U.S. District for the District of Maryland Judge Ellen Hollander directed DOGE staffers to delete data not anonymized and ordered them to remove any software they had installed on agency systems. “The DOGE Team is essentially engaged in a fishing expedition at SSA, in search of a fraud epidemic, based on little more than suspicion,” Hollander concluded.
Solicitor General D. John Sauer argued Hollander overstepped her authority. “District courts should not second-guess whether particular government employees really need particular records to do their jobs,” he told the court.
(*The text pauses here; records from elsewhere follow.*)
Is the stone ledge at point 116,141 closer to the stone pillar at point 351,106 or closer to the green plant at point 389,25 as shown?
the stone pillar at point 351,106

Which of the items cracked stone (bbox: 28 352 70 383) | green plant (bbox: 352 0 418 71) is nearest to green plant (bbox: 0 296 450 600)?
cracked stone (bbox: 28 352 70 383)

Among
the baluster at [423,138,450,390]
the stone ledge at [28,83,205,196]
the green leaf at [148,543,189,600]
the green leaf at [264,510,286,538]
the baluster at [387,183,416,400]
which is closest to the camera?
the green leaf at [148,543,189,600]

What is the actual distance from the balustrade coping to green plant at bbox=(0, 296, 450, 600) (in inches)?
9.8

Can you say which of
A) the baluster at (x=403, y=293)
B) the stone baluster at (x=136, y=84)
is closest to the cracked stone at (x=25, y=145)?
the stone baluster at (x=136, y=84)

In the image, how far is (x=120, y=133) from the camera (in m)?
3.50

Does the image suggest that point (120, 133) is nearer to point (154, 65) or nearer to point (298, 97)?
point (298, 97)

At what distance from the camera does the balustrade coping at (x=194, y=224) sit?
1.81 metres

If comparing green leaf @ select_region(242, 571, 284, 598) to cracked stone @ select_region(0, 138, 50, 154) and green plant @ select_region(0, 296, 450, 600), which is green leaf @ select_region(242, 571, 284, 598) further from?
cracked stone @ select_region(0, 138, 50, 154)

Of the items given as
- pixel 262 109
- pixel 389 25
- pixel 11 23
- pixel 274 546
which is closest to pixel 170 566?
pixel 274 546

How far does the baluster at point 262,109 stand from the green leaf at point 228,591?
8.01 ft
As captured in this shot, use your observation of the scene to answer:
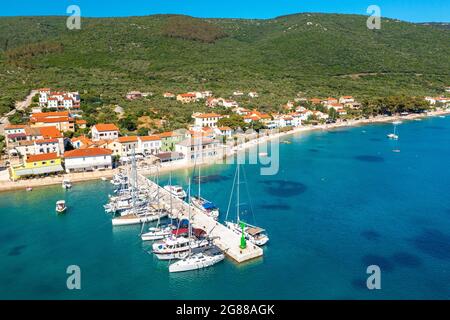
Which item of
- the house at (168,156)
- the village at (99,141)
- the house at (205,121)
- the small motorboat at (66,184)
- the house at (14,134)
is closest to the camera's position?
the small motorboat at (66,184)

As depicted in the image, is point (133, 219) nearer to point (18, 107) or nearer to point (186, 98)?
point (18, 107)

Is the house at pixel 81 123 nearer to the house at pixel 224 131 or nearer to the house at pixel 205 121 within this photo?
the house at pixel 205 121

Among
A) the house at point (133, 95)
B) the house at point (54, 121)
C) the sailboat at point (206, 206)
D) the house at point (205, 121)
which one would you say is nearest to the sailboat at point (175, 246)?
the sailboat at point (206, 206)

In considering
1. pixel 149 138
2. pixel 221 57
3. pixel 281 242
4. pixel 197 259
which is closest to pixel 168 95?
pixel 149 138

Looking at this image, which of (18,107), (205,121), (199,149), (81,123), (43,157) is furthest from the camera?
(18,107)

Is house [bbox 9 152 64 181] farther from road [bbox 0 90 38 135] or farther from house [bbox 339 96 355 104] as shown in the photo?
house [bbox 339 96 355 104]
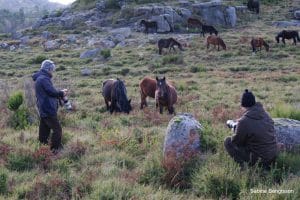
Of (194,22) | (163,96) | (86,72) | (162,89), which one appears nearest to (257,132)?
(163,96)

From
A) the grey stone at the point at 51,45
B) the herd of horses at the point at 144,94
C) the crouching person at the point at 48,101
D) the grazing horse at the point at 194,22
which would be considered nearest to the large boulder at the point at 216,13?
the grazing horse at the point at 194,22

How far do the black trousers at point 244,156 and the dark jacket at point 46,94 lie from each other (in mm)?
3774

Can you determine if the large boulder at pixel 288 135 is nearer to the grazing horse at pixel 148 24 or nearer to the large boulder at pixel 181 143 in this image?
the large boulder at pixel 181 143

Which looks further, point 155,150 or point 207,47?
point 207,47

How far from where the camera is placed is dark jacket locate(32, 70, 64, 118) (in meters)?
9.30

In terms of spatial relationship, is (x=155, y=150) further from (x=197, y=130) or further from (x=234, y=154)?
(x=234, y=154)

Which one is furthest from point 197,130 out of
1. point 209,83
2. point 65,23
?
point 65,23

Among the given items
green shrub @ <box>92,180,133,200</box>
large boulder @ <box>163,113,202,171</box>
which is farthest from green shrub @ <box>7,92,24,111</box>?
green shrub @ <box>92,180,133,200</box>

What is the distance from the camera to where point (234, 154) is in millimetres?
7781

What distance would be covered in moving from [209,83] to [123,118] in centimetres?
903

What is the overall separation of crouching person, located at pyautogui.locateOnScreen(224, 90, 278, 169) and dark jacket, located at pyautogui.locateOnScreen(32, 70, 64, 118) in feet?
12.9

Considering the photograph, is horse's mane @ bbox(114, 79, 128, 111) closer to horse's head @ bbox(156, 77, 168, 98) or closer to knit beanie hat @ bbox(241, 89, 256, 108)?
horse's head @ bbox(156, 77, 168, 98)

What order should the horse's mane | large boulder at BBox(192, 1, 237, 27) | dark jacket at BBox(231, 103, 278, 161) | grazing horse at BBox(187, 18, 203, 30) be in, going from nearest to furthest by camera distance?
dark jacket at BBox(231, 103, 278, 161) → the horse's mane → grazing horse at BBox(187, 18, 203, 30) → large boulder at BBox(192, 1, 237, 27)

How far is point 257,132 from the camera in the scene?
7.43m
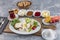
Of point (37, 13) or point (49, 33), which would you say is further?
point (37, 13)

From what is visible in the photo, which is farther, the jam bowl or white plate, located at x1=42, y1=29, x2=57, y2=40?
the jam bowl

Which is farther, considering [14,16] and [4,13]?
[4,13]

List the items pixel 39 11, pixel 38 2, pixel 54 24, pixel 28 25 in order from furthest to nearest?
pixel 38 2, pixel 39 11, pixel 54 24, pixel 28 25

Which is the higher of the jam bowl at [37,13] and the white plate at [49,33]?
the jam bowl at [37,13]

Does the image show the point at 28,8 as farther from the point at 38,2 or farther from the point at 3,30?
the point at 3,30

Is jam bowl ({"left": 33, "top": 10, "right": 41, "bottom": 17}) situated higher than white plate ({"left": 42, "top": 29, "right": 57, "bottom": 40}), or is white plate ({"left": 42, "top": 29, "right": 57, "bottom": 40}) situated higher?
jam bowl ({"left": 33, "top": 10, "right": 41, "bottom": 17})

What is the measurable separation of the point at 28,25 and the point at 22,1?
517mm

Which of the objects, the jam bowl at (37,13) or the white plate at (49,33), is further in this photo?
the jam bowl at (37,13)

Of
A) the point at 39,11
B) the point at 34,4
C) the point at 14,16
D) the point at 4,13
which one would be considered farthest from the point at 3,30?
the point at 34,4

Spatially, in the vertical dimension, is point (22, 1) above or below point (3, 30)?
above

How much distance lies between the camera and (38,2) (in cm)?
178

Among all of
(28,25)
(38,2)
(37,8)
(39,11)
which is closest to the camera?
(28,25)

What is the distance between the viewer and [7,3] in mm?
1747

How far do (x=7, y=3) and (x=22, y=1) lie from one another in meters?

In a dissent penned by Jackson and joined by Sotomayor, two liberal justices accused their conservative colleagues of a double standard. Applicants for judicial stays, Jackson wrote, have been told through previous rulings that they must show an irreparable injury. Hollander’s injunction permitted the DOGE team to continue its work of detecting fraud using anonymized data, Jackson wrote. As a result, “the government has plainly failed to meet the moment, as it has not shown that it will suffer any concrete or irreparable harm unless this Court immediately intervenes.”
“The court is thereby, unfortunately, suggesting that what would be an extraordinary request for everyone else is nothing more than an ordinary day on the docket for this administration,” she added.
DOGE, until recently led – whether formally or informally – by mercurial multi-billionaire Elon Musk, has been responsible for a slew of questionable cybersecurity decisions (see: DOGE’s Nine Worst Cybersecurity Failures Under Elon Musk).